The Business Side of Ministry

When Jesus said, “I must be about My Father’s business” (Luke 2:49 KJV), I don’t think that anyone interprets that as Jesus building His church as a business. The dictionary defines business as; “The activity of buying and selling commodities, products, or services.” Other definitions include; “A person, partnership, or corporation engaged in commerce, manufacturing, or a service; a profit-seeking enterprise or concern.”

Most church leaders understand that ministry and business are not the same. Don’t misunderstand me. I am not saying that we don’t believe in organization, structure, and administration, or even using some business principles to help us meet the needs of the church.
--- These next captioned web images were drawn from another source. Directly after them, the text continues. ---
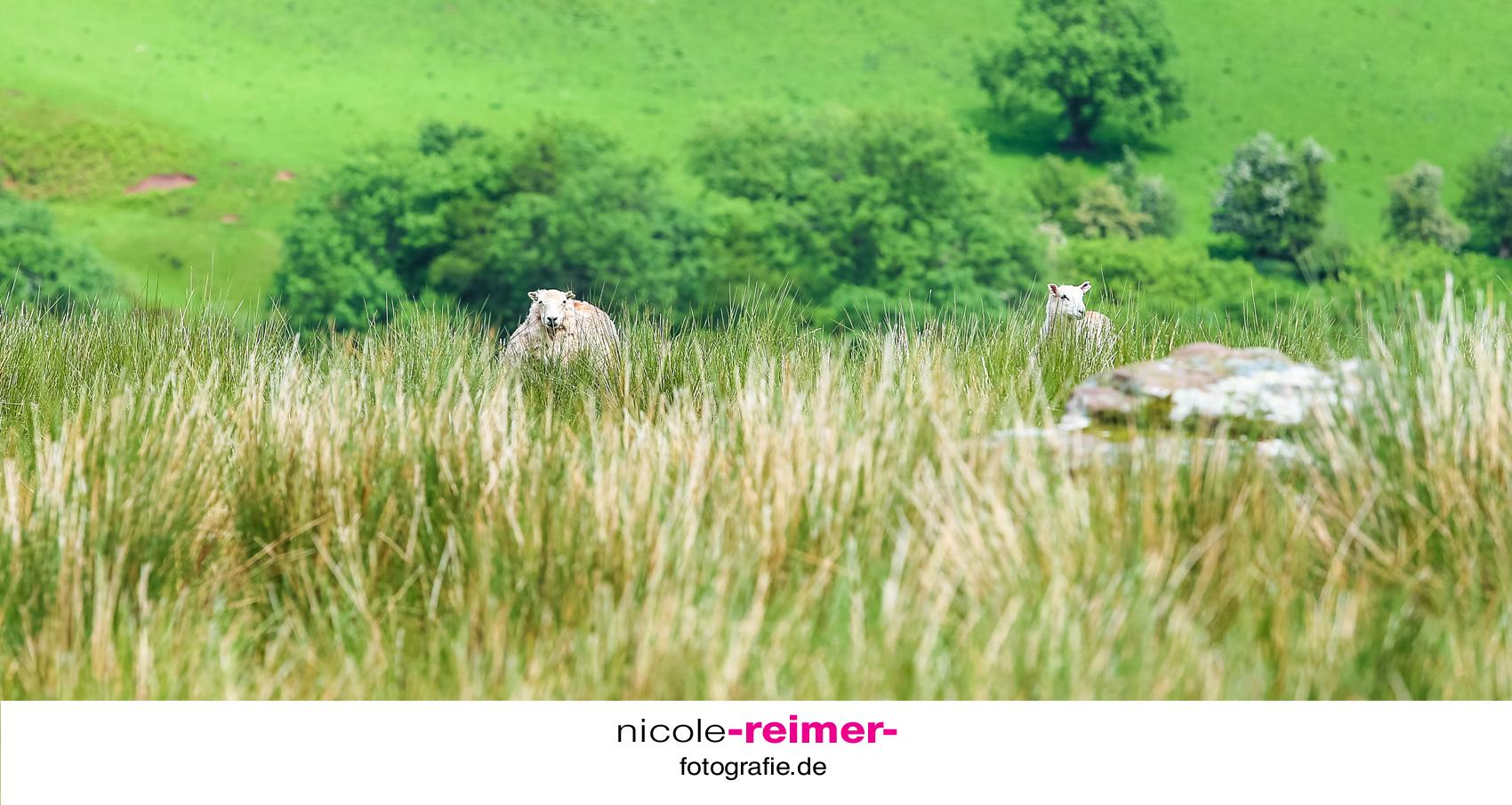 Schafe-im-Brecon-Beacons-Nationalpark3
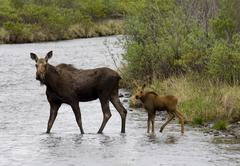 moose (alces alces), cow and calf crossing upper blackstone river, dempster h - stock photo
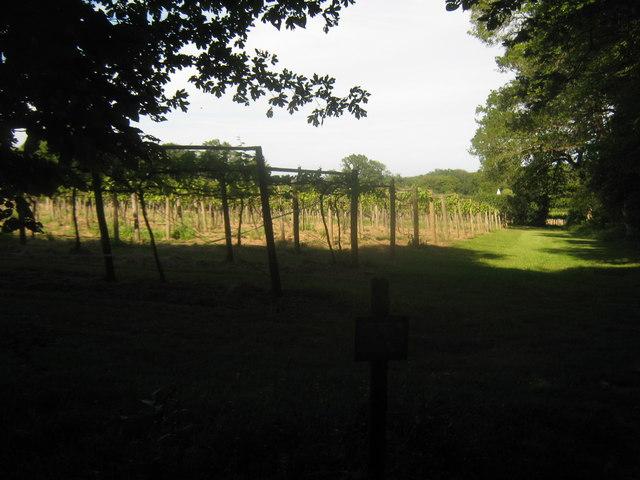 Footpath beside Penshurst Vineyard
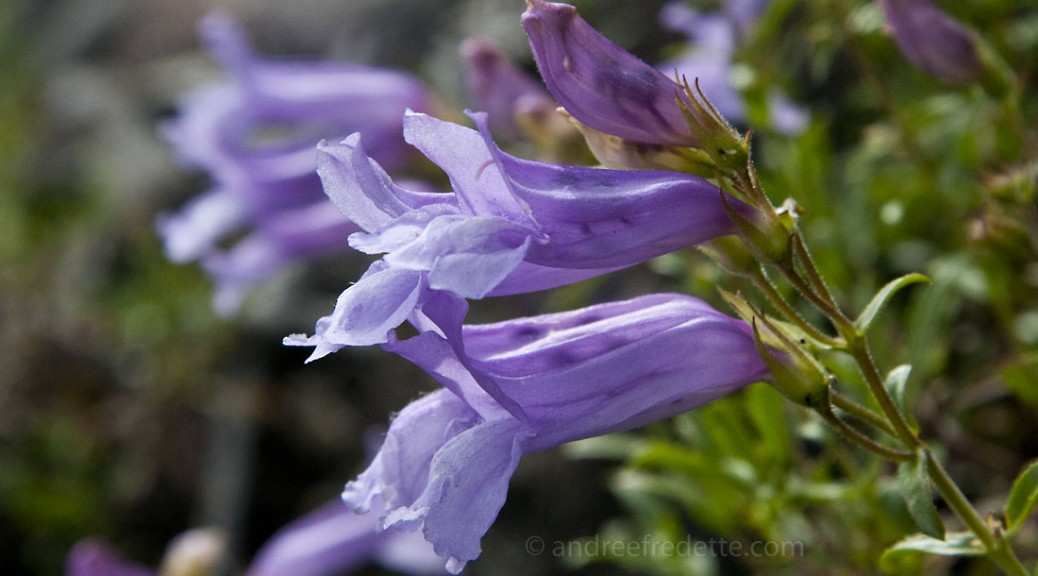 Penstemon, a BC wildflower. Photo © Andrée Fredette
It’s when we have a “business attitude” and lead as if we were a business that we lose something of the heart of the Lord for His church.

When we take a worldly approach to organize, structure, and run the affairs of the church in a manner that seems more like running a factory, clothing chain, or agency, we lose the dynamics of the Scriptures to be the Body of Christ, a fellowship of believers, and the household of God. I know one pastor who even said, “We are a business Monday through Friday, and a ministry on the weekends.” Sadly, that’s the way he ran his church. A business mentality in pastoring often includes the concepts of having employees, employers, business models, the hiring & firing of staff, punching time clocks, reporting for duty, budgets, and allowed times off. Another church that I’m aware of only allows so many absentees for their staff when the church is having a service. And let’s not even talk about what happens if you’re late to the office a few times. It’s an unfortunate attitude that effects relationships. The church that runs like a business can develop a “we / them” feeling between senior leaders and office staff or volunteers. Should the church be organized? Yes. Can we err by having a completely “non-business” approach to ministry? Of course. But too often I have found that leaders who take a business approach to ministry are looking to numbers, growth, buildings, and finances to be the results that prove that they are doing Kingdom work. Growth is not the goal; life is the goal. More specifically, Jesus is the goal.

Although I agree with seeing the church as the Body of Christ and a family of affection, pastors who reject all organization and structure for the sake of a “family church atmosphere” miss the mark as well. They may reject the principles of leadership and business, but many of these principles are Biblical. It seems like they fly by the seat of their pants and in the process, some Kingdom things get overlooked. This non-business approach may work in house churches or smaller congregations but as the church grows, the need for some organization and structure increases as well. Let’s look at a perfect example in the early church.

In the 6th chapter of the book of Acts we see a great example of the “growth problem” and how they met the need with greater organization and increased ministry personnel. As the number of disciples grew, some of the widows were being overlooked in the care and administration of aid. Here we find several points to consider.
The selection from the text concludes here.